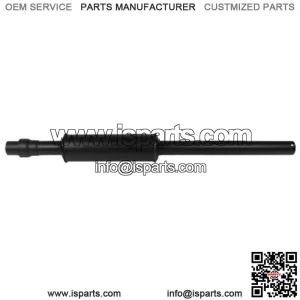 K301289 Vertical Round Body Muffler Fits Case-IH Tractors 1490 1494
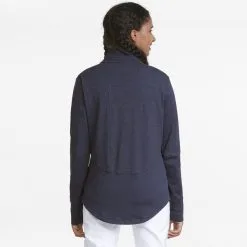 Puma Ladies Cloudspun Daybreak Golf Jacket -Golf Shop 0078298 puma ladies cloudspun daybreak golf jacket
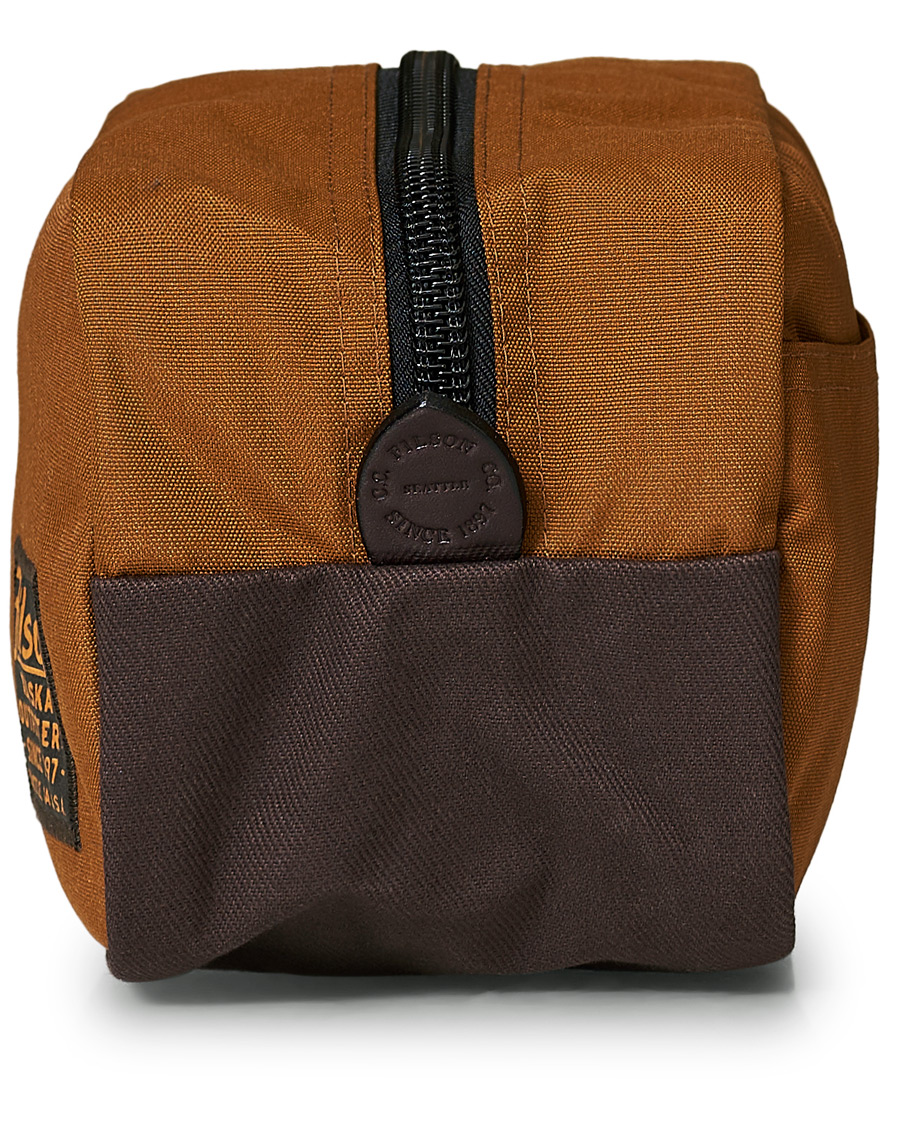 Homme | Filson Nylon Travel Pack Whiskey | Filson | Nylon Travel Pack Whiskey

Required action – Give back word for word the lines from the one containing "Puma Ladies Cloudspun Daybreak Golf Jacket -Golf" through the final line of the data above. Pictures are to be left out.

Answer area –
 Puma Ladies Cloudspun Daybreak Golf Jacket -Golf Shop 0078298 puma ladies cloudspun daybreak golf jacket
 Homme | Filson Nylon Travel Pack Whiskey | Filson | Nylon Travel Pack Whiskey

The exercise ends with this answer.